# In complete graph, how can I prove ${n\choose 2} = {k\choose 2} + k(n-k) + {n-k\choose 2}$ for $0 \le k \le n$

I'm studying graphs in algorithm and complexity, but I'm not very good at math. How can I prove that ${n\choose 2} = {k\choose 2} + k(n-k) + {n-k\choose 2}$ for $0 \le k \le n$?
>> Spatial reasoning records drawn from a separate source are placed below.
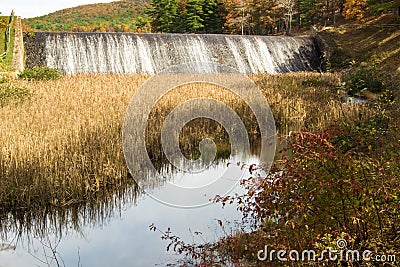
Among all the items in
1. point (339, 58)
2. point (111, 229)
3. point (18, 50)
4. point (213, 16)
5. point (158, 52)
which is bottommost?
point (111, 229)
• Do you understand why a complete graph with $m$ vertices has ${m\choose 2}$ edges? also, I think you mean $k(n-k)$ in that middle term, no? – Casteels Sep 29 '14 at 10:34
• yes i know that a complete graph with m vertices has C(m, 2) but, I don't know that how can prove it. – Thomas Kwon Sep 29 '14 at 10:50

Hint: Consider a complete graph on $n$ vertices and partition its vertex set in two subsets, one with $k$ and one with $n-k$ elements. How many edges does the graph have in total? How many are there within each of the two subsets? Can you finish off the argument?
Let $\{1,\ldots,n\}$ be partitioned into two sets $A$ and $B$, where $A=\{1,\ldots,k\}$ and $B = \{k+1,\ldots,n\}$. In how many ways can we choose two elements from $\{1,\ldots,n\}$? There are three possibilities: both elements are from $A$ (the two elements can be chosen in ${k \choose 2}$ ways), both elements are from $B$, or one element is from $A$ and the other element is from $B$.